En virtud de lo anterior:
- Convoco al pueblo afrocolombiano para que asumamos una de las principales tareas como es la de elevar a la más urgente prioridad el trabajo de organización de los sectores sociales; llevar el pacto histórico al seno de las organizaciones sociales, de los desempleados, de los campesinos, de los trabajadores, vecinos, comunidades barriales, jóvenes, mujeres; formar sólidas organizaciones que agrupen a las diversas poblaciones con el objeto de participar de manera eficaz en la contienda electoral del 2022, y de asumir la tarea de ser gobierno y asumir los autogobiernos afros.
- Convoco a las precandidatas y precandidatos a la Presidencia de la República por el Pacto Histórico y a todas las fuerzas sociales y políticas, a los candidatos al Senado, a las cámaras de representantes y a la Circunscripción Especial de Comunidades Negras, a consolidar un Programa Único de lucha étnico, popular y de otros sectores sociales y económicos golpeados por las crisis económica, pandémica, ambiental, en la construcción de un nuevo Bloque de Poder Ciudadano para Colombia que saque a la república de la crisis. Es urgente un Segundo Congreso Nacional Afro, que en medio de las diferencias políticas, logre avances en la unidad de acción y alianzas estratégicas del pueblo afrocolombiano.
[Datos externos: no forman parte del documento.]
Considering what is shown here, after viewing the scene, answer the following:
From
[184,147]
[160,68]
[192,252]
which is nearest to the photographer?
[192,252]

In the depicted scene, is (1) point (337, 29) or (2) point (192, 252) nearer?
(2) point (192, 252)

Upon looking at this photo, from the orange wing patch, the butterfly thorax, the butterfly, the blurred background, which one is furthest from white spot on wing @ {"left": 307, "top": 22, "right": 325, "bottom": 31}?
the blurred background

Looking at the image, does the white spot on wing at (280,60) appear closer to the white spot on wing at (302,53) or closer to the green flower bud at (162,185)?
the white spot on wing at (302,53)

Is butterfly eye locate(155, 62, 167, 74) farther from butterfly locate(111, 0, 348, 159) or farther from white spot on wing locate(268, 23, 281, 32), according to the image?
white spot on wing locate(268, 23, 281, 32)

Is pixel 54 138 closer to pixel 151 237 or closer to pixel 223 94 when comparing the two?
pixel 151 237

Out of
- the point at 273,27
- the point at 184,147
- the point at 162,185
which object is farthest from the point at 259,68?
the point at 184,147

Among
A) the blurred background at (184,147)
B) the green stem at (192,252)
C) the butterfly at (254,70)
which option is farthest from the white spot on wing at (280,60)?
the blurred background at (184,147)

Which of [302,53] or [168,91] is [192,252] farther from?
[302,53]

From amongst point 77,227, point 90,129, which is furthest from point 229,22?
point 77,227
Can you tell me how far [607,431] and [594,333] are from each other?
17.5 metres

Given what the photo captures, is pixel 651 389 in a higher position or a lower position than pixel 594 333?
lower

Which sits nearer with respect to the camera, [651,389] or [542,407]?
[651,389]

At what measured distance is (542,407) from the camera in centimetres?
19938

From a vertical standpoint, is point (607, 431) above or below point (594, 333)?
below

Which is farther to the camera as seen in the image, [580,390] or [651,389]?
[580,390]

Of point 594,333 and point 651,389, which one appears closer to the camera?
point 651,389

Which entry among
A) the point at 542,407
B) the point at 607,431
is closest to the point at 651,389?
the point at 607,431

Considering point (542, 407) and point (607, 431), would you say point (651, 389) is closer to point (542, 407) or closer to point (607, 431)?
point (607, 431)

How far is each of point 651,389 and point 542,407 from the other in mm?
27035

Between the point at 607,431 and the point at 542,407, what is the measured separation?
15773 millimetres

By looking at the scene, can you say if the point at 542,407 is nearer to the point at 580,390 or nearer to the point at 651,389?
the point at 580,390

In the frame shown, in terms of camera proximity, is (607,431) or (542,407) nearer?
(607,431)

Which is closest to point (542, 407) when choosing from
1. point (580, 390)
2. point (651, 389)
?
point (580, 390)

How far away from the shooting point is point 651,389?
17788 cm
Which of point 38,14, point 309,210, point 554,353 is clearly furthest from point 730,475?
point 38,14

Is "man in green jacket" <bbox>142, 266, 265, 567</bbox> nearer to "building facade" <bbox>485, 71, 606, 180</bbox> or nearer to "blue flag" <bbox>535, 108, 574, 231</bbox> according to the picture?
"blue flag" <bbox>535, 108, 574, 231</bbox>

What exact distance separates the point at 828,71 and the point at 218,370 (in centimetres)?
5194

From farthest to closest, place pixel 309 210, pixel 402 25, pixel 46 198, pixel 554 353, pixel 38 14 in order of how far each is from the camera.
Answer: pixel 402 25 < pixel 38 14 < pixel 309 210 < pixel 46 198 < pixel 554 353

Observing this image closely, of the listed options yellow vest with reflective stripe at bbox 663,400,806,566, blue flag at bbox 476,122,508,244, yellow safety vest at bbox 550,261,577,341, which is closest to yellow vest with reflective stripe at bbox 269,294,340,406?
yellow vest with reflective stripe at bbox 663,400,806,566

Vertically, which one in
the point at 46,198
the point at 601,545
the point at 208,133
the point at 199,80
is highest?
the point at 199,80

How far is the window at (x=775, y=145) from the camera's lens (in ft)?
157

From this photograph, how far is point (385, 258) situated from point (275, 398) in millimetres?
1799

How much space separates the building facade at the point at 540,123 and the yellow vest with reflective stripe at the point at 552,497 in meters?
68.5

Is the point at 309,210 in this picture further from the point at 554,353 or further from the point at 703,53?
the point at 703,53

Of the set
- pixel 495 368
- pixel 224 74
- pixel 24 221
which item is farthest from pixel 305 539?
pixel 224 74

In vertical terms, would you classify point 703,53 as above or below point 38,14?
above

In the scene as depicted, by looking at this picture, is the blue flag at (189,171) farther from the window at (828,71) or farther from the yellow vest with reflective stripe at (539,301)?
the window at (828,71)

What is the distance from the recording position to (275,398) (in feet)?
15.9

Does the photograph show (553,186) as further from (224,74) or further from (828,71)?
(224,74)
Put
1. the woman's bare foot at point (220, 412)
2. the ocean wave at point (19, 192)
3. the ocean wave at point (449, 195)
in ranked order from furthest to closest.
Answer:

- Finalmente, también convoco a la Unidad de los diversos sectores sociales, políticos, económicos, al igual que a todos los integrantes de nuestras fuerzas armadas en sus diversos estamentos afectados por las malas políticas sociales al interior de toda la fuerza pública. La Unidad es indispensable para el desarrollo de la nación y para la victoria de una opción democrática y de paz para nuestro país. En esta dirección tienen una gran importancia las urgencias de carácter legislativo a fin de dotar al nuevo gobierno del Pacto Histórico de las disposiciones legales, que respondan a las exigencias de la realidad nacional.
Si quieres cambio verdadero ¡lucha y vota distinto, vota por las listas del pacto histórico!
- ¡Nuestro voto será de castigo a la corrupción, al continuismo, al modelo económico de hambre, pobreza y miseria, a la inseguridad en nuestros territorios y en las ciudades, a la discriminación racial y social!
- ¡El pacto histórico al gobierno y el pueblo al poder!
- ¡A paso de negros resignados aceptamos todo!
- ¡A paso de luchadores cimarrones cambiamos nuestra propia vida y la de Colombia!